June 2026
Maxillary Second Molar with Two Separated Palatal Roots: A Case Report
Wafa Mansour Alqahtani
DOI: http://dx.doi.org/10.52533/JOHS.2026.60602
Keywords: obesity, Maxillary second molar, separated palatal roots, root canal, symptomatic irreversible pulpitis, apical periodontitis, CBCT
Background: The normal anatomy of the second maxillary molar consists of three roots: mesiobuccal root, distobuccal root, and palatal root. However, there are several variations in the anatomy of the root canal system of the second maxillary molar, such as the presence of four canals: two buccal and two palatal canals.
Case Presentation: We present a rare case of 60-year-old male with no medical history presented with a deep carious lesion in the occluso-mesial surface of the left second maxillary molar. The preoperative diagnostic radiograph depicted periapical radiolucency surrounding the distobuccal root and a variation in the morphology of the number of roots and root canals: four roots, including two palatal roots. A diagnosis of symptomatic irreversible pulpitis and symptomatic apical periodontitis was reached. The canals were obturated with bioceramic sealer using the continuous wave compaction technique, and the tooth was sealed with temporary and then final restoration.
Discussion: The root and root canal morphology of maxillary second molars are known to be more varied than that of maxillary first molars. Untreated or missed root canals can inevitably cause treatment failure; therefore, it is essential to utilize advanced technologies such as cone beam computed tomography (CBCT) and dental microscopes.
Conclusion: Thorough knowledge of the root canal system and its frequent variations is necessary for successful root canal treatment. Future studies should focus on developing educational protocols to train clinicians to recognize and manage rare anatomical variations.
Introduction
The goal of successful endodontic treatment is to clean, shape, and achieve a three-dimensional obturation of the canals. This outcome requires proper knowledge of the complex anatomy of the root canal system of the tooth (1). The root canal system has several variations, rendering achieving a successful endodontic treatment challenging.
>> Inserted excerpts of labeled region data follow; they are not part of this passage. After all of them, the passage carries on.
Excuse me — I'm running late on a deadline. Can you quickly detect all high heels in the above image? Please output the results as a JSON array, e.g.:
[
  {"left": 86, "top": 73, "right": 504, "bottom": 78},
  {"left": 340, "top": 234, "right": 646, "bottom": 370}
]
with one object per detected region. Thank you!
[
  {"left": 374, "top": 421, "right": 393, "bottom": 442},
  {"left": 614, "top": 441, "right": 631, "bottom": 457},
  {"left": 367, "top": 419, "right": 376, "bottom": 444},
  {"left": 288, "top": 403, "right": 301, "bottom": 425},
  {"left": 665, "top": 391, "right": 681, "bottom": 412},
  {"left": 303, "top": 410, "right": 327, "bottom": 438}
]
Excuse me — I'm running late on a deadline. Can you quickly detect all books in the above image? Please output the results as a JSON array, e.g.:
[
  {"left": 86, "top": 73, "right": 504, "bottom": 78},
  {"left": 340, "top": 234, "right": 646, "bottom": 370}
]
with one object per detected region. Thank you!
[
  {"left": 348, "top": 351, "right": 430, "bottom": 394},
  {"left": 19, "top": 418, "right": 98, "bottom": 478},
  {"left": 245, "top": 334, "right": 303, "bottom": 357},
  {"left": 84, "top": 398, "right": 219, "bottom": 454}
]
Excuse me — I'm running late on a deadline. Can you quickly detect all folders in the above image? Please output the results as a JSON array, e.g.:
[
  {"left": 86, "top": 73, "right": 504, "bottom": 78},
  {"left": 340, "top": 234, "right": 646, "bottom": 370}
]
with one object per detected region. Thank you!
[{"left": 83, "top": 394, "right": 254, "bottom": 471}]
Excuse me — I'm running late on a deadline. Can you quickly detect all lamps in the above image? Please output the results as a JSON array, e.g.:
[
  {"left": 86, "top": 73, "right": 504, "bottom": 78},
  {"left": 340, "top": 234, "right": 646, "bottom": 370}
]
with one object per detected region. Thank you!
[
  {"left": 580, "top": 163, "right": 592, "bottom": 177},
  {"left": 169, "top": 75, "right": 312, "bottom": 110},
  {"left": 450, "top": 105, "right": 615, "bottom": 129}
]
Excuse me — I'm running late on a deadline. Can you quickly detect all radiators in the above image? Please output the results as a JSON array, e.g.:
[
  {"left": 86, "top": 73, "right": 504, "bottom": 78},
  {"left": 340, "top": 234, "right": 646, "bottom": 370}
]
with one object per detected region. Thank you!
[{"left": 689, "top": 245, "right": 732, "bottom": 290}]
These variations are detected using cone beam computed tomography (CBCT), periapical radiographs, or microscopic evaluation (1). The normal anatomy of the upper second maxillary molar consists of three roots: a mesiobuccal root, a distobuccal root, and a palatal root (1).
However, there are several variations in the anatomy of the root canal system of the second maxillary molar. It includes six variations: three separate roots and three separate canals (56.9%); three separate roots and four canals, with two canals in the mesiobuccal root, with a percentage of 22.7%; and three roots and three canals, in which the mesiobuccal canal and the distobuccal canal fuse together and form one canal, in addition to the palatal canal (9%) (2). Moreover, the variations in the anatomy of the root canal system of the second maxillary molar include two separate roots with two separate canals, representing 6.9% of second maxillary molars; one main root and one main canal with a prevalence of 3.1%; and four separate roots, each containing its own canal, namely a mesiobuccal root, a distobuccal root, and two separate palatal roots with a prevalence of 1.4% (2).
To detect such a rare variation, multiple radiographs from different angles should be taken. It is preferred that the pre-operative radiographs be digital radiographs, which are useful in detecting calcified and missed canals (3). After detecting the extra canals on the radiographs and achieving access cavity, coronal flaring is preferred to visualize the location of the orifices better. The white line test, where the dentinal walls meet the dentinal floor, can be useful to detect the location of the canal orifices (4). Another useful test is the red line test, in which the remaining blood in vital teeth can help identify the location of the orifices. Ultrasonic devices can be used to locate the canals and deroof it (4). Additionally, troughing using a sharp explorer is beneficial in locating the canal. The champagne bubbling test with sodium hypochlorite can be beneficial in locating extra canals after mechanical preparation (4). Additionally, Loupes and dental operating microscopes can be very beneficial in such complicated cases (5, 6).
Methodology
Case presentation
A 60-year-old male with no medical history presented with a deep carious lesion in the occluso-mesial surface of the left second maxillary molar. A cold test was performed using Endo-ice to test the pulp sensibility, which resulted in a lingering pain. There was no pain on palpation; however, the patient responded to vertical percussion. The preoperative diagnostic radiograph depicted periapical radiolucency surrounding the distobuccal root. Additionally, the diagnostic radiograph showed a variation in the morphology of the number of roots and root canals: four roots, including two palatal roots (Figure 1). A diagnosis of symptomatic irreversible pulpitis and symptomatic apical periodontitis was reached.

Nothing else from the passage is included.